La potenza travolgente della natura, la bravura di tanti esseri umani dotati di gran cuore e di mani da celebrare.
E molto altro ancora.
Tutto vive. Ogni singola realtà fa parte della vita, contestualmente ha una esistenza propria.
L'insieme esprime splendore e armonia, tuttavia se rimaniamo assenti, distratti innanzi a tanta magia, è come se l'immensa ricchezza in cui siamo immersi non esistesse affatto.
Probabilmente la nostra vita non è che il viaggio all'interno di un sogno: una illusione che alcuni giorni ci strazia e altri ci consola.

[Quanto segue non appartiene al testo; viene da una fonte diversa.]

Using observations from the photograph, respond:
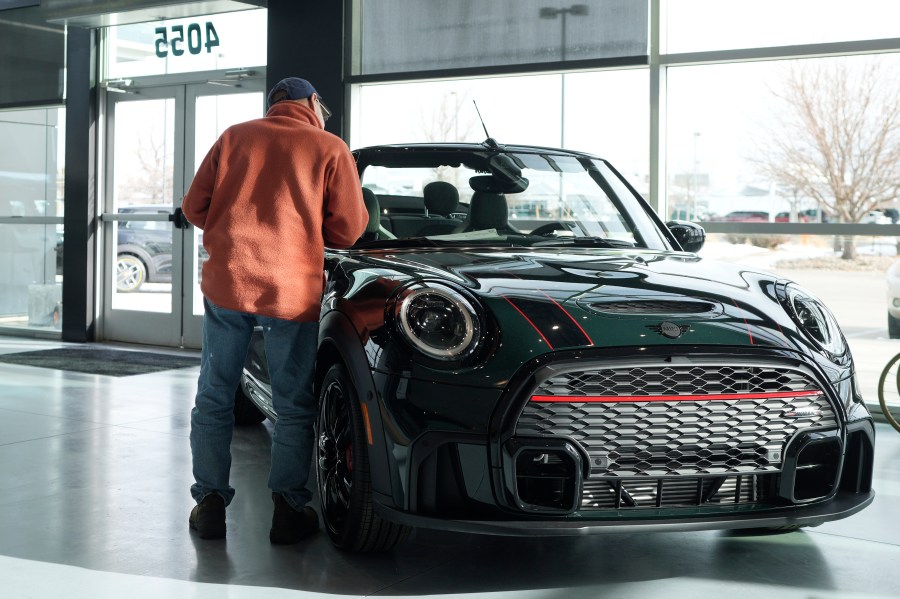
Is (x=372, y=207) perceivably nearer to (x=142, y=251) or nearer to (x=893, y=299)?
(x=893, y=299)

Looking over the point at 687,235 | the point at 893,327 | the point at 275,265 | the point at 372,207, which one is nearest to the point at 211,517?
the point at 275,265

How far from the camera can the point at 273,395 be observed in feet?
10.2

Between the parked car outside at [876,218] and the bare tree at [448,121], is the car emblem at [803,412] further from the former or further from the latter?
the bare tree at [448,121]

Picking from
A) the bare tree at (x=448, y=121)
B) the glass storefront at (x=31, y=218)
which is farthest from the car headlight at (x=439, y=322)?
the glass storefront at (x=31, y=218)

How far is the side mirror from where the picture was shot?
12.8ft

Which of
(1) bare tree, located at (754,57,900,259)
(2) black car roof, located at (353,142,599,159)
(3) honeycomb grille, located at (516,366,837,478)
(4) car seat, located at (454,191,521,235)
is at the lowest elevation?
(3) honeycomb grille, located at (516,366,837,478)

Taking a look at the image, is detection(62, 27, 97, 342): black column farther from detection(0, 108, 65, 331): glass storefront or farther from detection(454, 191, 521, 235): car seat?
detection(454, 191, 521, 235): car seat

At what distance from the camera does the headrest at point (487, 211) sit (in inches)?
141

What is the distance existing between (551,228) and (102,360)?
17.0 feet

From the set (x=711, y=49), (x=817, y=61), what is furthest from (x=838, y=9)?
(x=711, y=49)

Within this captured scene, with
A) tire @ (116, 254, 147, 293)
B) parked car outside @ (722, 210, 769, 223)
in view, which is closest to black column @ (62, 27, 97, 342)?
tire @ (116, 254, 147, 293)

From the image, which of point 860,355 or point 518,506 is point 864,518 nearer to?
point 518,506

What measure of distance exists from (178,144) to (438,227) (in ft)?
18.7

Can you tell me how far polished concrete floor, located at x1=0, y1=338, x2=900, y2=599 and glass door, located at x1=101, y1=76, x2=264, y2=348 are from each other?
4835 mm
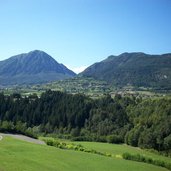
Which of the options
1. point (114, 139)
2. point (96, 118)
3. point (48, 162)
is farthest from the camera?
point (96, 118)

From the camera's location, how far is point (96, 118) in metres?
150

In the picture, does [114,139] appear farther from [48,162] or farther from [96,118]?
[48,162]

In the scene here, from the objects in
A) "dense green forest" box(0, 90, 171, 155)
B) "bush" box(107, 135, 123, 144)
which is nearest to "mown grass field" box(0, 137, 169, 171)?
"dense green forest" box(0, 90, 171, 155)

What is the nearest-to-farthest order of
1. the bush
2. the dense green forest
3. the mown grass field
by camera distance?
the mown grass field, the dense green forest, the bush

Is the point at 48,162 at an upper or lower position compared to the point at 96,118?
upper

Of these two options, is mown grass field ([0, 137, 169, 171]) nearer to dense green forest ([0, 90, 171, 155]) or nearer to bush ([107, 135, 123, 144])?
dense green forest ([0, 90, 171, 155])

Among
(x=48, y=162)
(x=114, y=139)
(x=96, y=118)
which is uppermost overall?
(x=48, y=162)

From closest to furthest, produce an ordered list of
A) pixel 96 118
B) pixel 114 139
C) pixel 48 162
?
pixel 48 162, pixel 114 139, pixel 96 118

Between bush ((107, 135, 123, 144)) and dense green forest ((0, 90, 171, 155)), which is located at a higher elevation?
dense green forest ((0, 90, 171, 155))

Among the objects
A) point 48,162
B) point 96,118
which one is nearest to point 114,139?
point 96,118

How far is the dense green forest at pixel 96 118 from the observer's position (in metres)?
124

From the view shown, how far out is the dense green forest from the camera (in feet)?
406

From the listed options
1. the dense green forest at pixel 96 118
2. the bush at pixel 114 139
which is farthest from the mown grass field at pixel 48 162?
the bush at pixel 114 139

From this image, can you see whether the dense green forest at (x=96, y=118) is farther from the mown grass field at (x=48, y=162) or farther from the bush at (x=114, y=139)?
the mown grass field at (x=48, y=162)
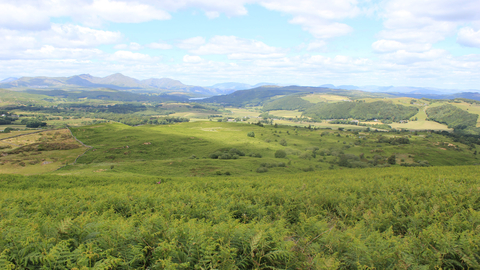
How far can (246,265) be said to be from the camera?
7.16 meters

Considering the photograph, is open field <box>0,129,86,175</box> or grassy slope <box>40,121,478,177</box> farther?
grassy slope <box>40,121,478,177</box>

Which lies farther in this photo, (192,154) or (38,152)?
(192,154)

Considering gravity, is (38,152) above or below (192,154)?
above

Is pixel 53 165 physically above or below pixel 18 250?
below

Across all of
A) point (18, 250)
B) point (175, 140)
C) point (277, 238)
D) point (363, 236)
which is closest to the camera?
point (18, 250)

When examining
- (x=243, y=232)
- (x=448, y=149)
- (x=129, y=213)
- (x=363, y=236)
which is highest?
(x=243, y=232)

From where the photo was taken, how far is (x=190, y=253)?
22.8 ft

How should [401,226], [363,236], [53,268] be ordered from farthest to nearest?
1. [401,226]
2. [363,236]
3. [53,268]

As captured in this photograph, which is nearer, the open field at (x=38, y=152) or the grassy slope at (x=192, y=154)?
the open field at (x=38, y=152)

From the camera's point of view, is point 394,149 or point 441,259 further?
point 394,149

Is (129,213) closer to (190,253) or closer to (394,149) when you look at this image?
(190,253)

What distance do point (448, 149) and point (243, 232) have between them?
183 meters

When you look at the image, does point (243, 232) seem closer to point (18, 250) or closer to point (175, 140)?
point (18, 250)

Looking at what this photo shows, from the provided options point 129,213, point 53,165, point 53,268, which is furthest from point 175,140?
point 53,268
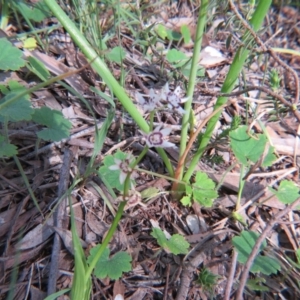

Ma, per favore, all'interno di questo mondo che ci ha coinvolti cerchiamo la maniera di mantenere i sensi attenti, sempre svegli.
Sgraniamo i bulbi oculari, dilatiamo tutti i recettori che abbiamo a nostra disposizione.
E il dì che ci troveremo davanti a un fenomeno che ci offre gioia non tratteniamolo soltanto per noi: facciamolo conoscere.
Se passiamo innanzi a un capolavoro dell'uomo o del creato siamo inclini a indicare con l'indice l'opera che delizia; allo stesso modo, se abbiamo la fortuna di incontrare un uomo, una donna, un vecchio o un bambino fuori dal normale, facciamolo sapere al mondo.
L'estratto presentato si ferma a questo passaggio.